* _Exercise brief_: Transcribe everything in the records exactly. Skip the images.

▬▬▬▬▬▬▬▬▬▬

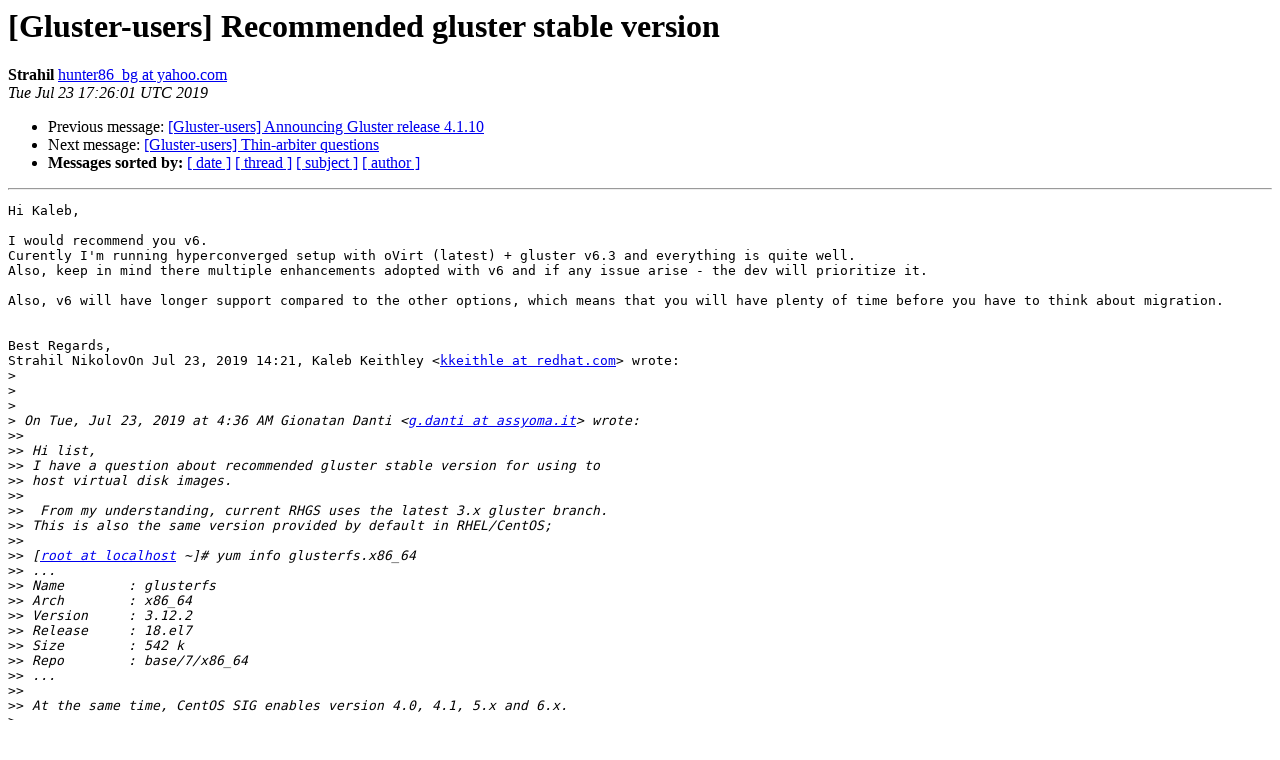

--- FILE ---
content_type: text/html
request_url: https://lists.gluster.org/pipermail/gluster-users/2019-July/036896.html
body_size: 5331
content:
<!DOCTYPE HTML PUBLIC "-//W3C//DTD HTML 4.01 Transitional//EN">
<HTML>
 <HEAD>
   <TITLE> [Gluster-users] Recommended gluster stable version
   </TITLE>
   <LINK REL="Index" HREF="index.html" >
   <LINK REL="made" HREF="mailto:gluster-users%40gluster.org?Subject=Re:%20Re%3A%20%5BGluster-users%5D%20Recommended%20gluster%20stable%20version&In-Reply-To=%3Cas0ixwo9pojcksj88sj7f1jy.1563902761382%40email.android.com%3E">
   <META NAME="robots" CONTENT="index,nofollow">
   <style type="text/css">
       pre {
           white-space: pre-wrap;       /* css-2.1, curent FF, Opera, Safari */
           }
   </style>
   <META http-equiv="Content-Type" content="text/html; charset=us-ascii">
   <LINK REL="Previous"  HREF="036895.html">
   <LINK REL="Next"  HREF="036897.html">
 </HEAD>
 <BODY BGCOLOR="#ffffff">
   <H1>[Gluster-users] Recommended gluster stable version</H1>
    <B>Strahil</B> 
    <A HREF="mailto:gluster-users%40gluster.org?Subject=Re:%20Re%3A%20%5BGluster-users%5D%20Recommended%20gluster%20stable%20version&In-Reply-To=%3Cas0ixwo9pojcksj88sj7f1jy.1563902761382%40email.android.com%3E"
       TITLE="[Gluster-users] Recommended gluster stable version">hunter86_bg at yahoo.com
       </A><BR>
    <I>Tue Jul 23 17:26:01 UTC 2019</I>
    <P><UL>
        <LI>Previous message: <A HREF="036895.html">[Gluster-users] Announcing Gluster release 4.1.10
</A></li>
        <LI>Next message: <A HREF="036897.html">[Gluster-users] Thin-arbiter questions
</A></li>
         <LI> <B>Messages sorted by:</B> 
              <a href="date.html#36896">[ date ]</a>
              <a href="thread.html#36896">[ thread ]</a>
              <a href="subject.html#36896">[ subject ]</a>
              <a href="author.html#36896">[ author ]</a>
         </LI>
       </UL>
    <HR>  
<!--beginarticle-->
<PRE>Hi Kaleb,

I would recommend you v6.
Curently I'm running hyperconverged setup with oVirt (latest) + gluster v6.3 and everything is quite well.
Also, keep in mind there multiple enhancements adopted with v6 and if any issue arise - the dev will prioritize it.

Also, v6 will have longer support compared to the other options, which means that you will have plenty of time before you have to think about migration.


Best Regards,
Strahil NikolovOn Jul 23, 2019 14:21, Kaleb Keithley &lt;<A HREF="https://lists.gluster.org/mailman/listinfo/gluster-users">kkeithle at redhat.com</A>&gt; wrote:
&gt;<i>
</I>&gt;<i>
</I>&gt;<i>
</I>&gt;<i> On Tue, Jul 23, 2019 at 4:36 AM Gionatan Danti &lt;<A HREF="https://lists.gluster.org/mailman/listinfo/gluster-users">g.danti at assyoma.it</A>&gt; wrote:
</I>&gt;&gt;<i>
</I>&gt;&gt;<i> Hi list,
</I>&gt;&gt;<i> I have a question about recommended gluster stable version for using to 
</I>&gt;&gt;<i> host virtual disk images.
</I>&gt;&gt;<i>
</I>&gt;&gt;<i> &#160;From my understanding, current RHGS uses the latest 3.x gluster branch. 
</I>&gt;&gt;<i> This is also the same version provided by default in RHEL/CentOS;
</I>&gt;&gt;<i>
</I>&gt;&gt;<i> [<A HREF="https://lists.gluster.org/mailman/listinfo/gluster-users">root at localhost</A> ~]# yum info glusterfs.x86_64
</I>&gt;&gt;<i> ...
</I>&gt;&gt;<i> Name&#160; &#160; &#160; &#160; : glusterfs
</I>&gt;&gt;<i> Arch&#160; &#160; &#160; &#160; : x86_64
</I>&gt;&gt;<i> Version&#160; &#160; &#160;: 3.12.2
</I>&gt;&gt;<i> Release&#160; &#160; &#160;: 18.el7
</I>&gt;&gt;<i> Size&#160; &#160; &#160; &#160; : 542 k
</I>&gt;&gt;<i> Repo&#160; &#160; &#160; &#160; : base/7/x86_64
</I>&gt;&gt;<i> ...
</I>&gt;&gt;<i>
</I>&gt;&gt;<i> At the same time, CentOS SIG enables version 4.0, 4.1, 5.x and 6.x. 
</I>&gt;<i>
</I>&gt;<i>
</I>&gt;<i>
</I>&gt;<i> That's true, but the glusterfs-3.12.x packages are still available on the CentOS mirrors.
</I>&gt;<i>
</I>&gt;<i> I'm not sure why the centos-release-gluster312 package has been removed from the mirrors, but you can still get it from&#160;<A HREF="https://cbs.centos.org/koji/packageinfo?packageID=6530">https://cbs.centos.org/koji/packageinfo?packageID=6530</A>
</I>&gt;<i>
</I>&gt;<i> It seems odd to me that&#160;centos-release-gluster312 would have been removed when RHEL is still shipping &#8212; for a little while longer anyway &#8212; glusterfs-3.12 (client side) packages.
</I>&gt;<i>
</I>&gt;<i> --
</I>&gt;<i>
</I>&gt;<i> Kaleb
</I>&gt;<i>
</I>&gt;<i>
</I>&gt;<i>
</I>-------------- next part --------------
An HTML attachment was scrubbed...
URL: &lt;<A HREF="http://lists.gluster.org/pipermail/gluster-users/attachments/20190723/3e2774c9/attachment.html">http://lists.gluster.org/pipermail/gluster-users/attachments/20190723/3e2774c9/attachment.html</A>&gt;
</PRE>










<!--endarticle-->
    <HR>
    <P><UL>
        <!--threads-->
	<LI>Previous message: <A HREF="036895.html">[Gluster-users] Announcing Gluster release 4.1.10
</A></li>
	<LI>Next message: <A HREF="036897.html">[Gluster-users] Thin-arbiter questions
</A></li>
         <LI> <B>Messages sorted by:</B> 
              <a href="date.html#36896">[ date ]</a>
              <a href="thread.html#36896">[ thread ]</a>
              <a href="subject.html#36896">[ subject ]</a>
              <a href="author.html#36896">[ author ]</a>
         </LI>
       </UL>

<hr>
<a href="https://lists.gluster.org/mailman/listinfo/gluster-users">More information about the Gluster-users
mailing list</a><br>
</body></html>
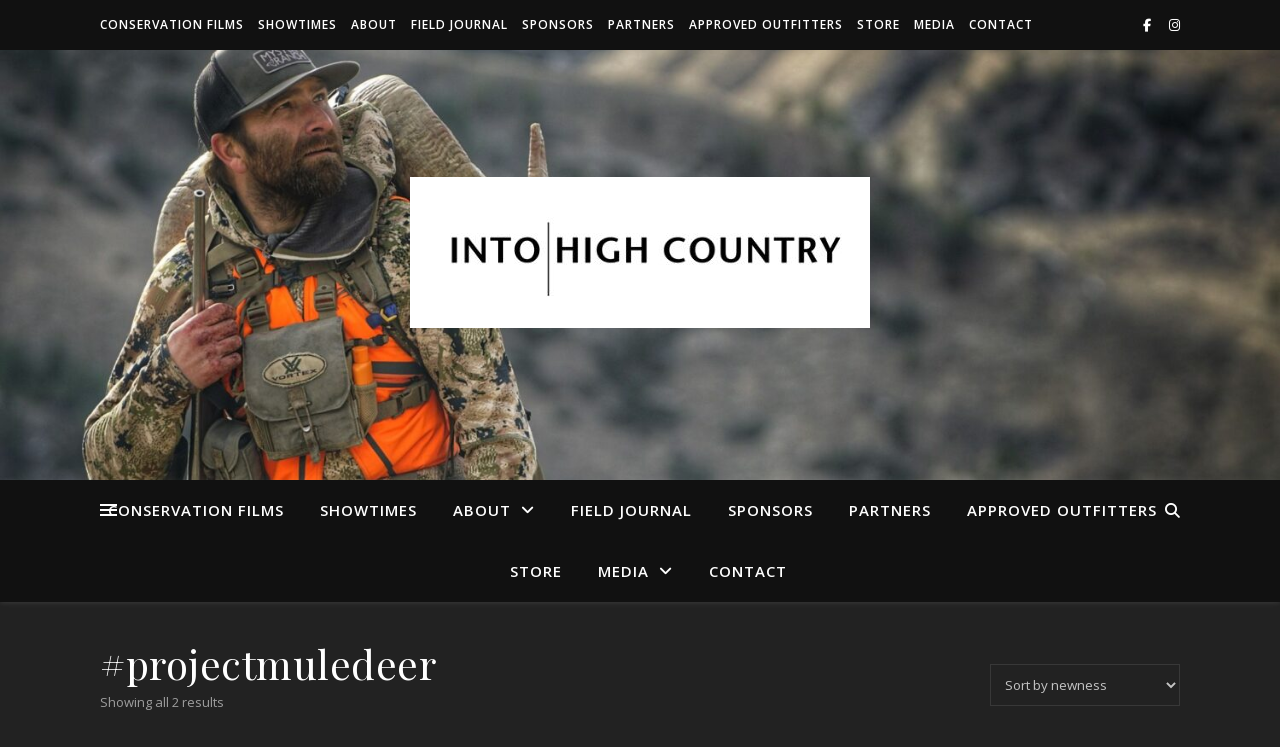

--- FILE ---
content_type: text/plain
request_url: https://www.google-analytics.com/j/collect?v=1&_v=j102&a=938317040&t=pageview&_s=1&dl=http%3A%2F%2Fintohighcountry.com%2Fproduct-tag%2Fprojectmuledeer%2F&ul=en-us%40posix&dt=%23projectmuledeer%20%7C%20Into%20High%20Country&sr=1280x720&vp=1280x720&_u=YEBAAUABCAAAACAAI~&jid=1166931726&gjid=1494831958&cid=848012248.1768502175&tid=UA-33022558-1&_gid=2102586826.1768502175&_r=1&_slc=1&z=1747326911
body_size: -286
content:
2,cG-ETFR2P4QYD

▬▬▬▬▬▬▬▬▬▬

* _Exercise solution_:
--- FILE ---
content_type: text/html
request_url: https://lists.gluster.org/pipermail/gluster-users/2019-July/036896.html
body_size: 5331
content:
<!DOCTYPE HTML PUBLIC "-//W3C//DTD HTML 4.01 Transitional//EN">
<HTML>
 <HEAD>
   <TITLE> [Gluster-users] Recommended gluster stable version
   </TITLE>
   <LINK REL="Index" HREF="index.html" >
   <LINK REL="made" HREF="mailto:gluster-users%40gluster.org?Subject=Re:%20Re%3A%20%5BGluster-users%5D%20Recommended%20gluster%20stable%20version&In-Reply-To=%3Cas0ixwo9pojcksj88sj7f1jy.1563902761382%40email.android.com%3E">
   <META NAME="robots" CONTENT="index,nofollow">
   <style type="text/css">
       pre {
           white-space: pre-wrap;       /* css-2.1, curent FF, Opera, Safari */
           }
   </style>
   <META http-equiv="Content-Type" content="text/html; charset=us-ascii">
   <LINK REL="Previous"  HREF="036895.html">
   <LINK REL="Next"  HREF="036897.html">
 </HEAD>
 <BODY BGCOLOR="#ffffff">
   <H1>[Gluster-users] Recommended gluster stable version</H1>
    <B>Strahil</B> 
    <A HREF="mailto:gluster-users%40gluster.org?Subject=Re:%20Re%3A%20%5BGluster-users%5D%20Recommended%20gluster%20stable%20version&In-Reply-To=%3Cas0ixwo9pojcksj88sj7f1jy.1563902761382%40email.android.com%3E"
       TITLE="[Gluster-users] Recommended gluster stable version">hunter86_bg at yahoo.com
       </A><BR>
    <I>Tue Jul 23 17:26:01 UTC 2019</I>
    <P><UL>
        <LI>Previous message: <A HREF="036895.html">[Gluster-users] Announcing Gluster release 4.1.10
</A></li>
        <LI>Next message: <A HREF="036897.html">[Gluster-users] Thin-arbiter questions
</A></li>
         <LI> <B>Messages sorted by:</B> 
              <a href="date.html#36896">[ date ]</a>
              <a href="thread.html#36896">[ thread ]</a>
              <a href="subject.html#36896">[ subject ]</a>
              <a href="author.html#36896">[ author ]</a>
         </LI>
       </UL>
    <HR>  
<!--beginarticle-->
<PRE>Hi Kaleb,

I would recommend you v6.
Curently I'm running hyperconverged setup with oVirt (latest) + gluster v6.3 and everything is quite well.
Also, keep in mind there multiple enhancements adopted with v6 and if any issue arise - the dev will prioritize it.

Also, v6 will have longer support compared to the other options, which means that you will have plenty of time before you have to think about migration.


Best Regards,
Strahil NikolovOn Jul 23, 2019 14:21, Kaleb Keithley &lt;<A HREF="https://lists.gluster.org/mailman/listinfo/gluster-users">kkeithle at redhat.com</A>&gt; wrote:
&gt;<i>
</I>&gt;<i>
</I>&gt;<i>
</I>&gt;<i> On Tue, Jul 23, 2019 at 4:36 AM Gionatan Danti &lt;<A HREF="https://lists.gluster.org/mailman/listinfo/gluster-users">g.danti at assyoma.it</A>&gt; wrote:
</I>&gt;&gt;<i>
</I>&gt;&gt;<i> Hi list,
</I>&gt;&gt;<i> I have a question about recommended gluster stable version for using to 
</I>&gt;&gt;<i> host virtual disk images.
</I>&gt;&gt;<i>
</I>&gt;&gt;<i> &#160;From my understanding, current RHGS uses the latest 3.x gluster branch. 
</I>&gt;&gt;<i> This is also the same version provided by default in RHEL/CentOS;
</I>&gt;&gt;<i>
</I>&gt;&gt;<i> [<A HREF="https://lists.gluster.org/mailman/listinfo/gluster-users">root at localhost</A> ~]# yum info glusterfs.x86_64
</I>&gt;&gt;<i> ...
</I>&gt;&gt;<i> Name&#160; &#160; &#160; &#160; : glusterfs
</I>&gt;&gt;<i> Arch&#160; &#160; &#160; &#160; : x86_64
</I>&gt;&gt;<i> Version&#160; &#160; &#160;: 3.12.2
</I>&gt;&gt;<i> Release&#160; &#160; &#160;: 18.el7
</I>&gt;&gt;<i> Size&#160; &#160; &#160; &#160; : 542 k
</I>&gt;&gt;<i> Repo&#160; &#160; &#160; &#160; : base/7/x86_64
</I>&gt;&gt;<i> ...
</I>&gt;&gt;<i>
</I>&gt;&gt;<i> At the same time, CentOS SIG enables version 4.0, 4.1, 5.x and 6.x. 
</I>&gt;<i>
</I>&gt;<i>
</I>&gt;<i>
</I>&gt;<i> That's true, but the glusterfs-3.12.x packages are still available on the CentOS mirrors.
</I>&gt;<i>
</I>&gt;<i> I'm not sure why the centos-release-gluster312 package has been removed from the mirrors, but you can still get it from&#160;<A HREF="https://cbs.centos.org/koji/packageinfo?packageID=6530">https://cbs.centos.org/koji/packageinfo?packageID=6530</A>
</I>&gt;<i>
</I>&gt;<i> It seems odd to me that&#160;centos-release-gluster312 would have been removed when RHEL is still shipping &#8212; for a little while longer anyway &#8212; glusterfs-3.12 (client side) packages.
</I>&gt;<i>
</I>&gt;<i> --
</I>&gt;<i>
</I>&gt;<i> Kaleb
</I>&gt;<i>
</I>&gt;<i>
</I>&gt;<i>
</I>-------------- next part --------------
An HTML attachment was scrubbed...
URL: &lt;<A HREF="http://lists.gluster.org/pipermail/gluster-users/attachments/20190723/3e2774c9/attachment.html">http://lists.gluster.org/pipermail/gluster-users/attachments/20190723/3e2774c9/attachment.html</A>&gt;
</PRE>










<!--endarticle-->
    <HR>
    <P><UL>
        <!--threads-->
	<LI>Previous message: <A HREF="036895.html">[Gluster-users] Announcing Gluster release 4.1.10
</A></li>
	<LI>Next message: <A HREF="036897.html">[Gluster-users] Thin-arbiter questions
</A></li>
         <LI> <B>Messages sorted by:</B> 
              <a href="date.html#36896">[ date ]</a>
              <a href="thread.html#36896">[ thread ]</a>
              <a href="subject.html#36896">[ subject ]</a>
              <a href="author.html#36896">[ author ]</a>
         </LI>
       </UL>

<hr>
<a href="https://lists.gluster.org/mailman/listinfo/gluster-users">More information about the Gluster-users
mailing list</a><br>
</body></html>

--- FILE ---
content_type: text/plain
request_url: https://www.google-analytics.com/j/collect?v=1&_v=j102&a=938317040&t=pageview&_s=1&dl=http%3A%2F%2Fintohighcountry.com%2Fproduct-tag%2Fprojectmuledeer%2F&ul=en-us%40posix&dt=%23projectmuledeer%20%7C%20Into%20High%20Country&sr=1280x720&vp=1280x720&_u=YEBAAUABCAAAACAAI~&jid=1166931726&gjid=1494831958&cid=848012248.1768502175&tid=UA-33022558-1&_gid=2102586826.1768502175&_r=1&_slc=1&z=1747326911
body_size: -286
content:
2,cG-ETFR2P4QYD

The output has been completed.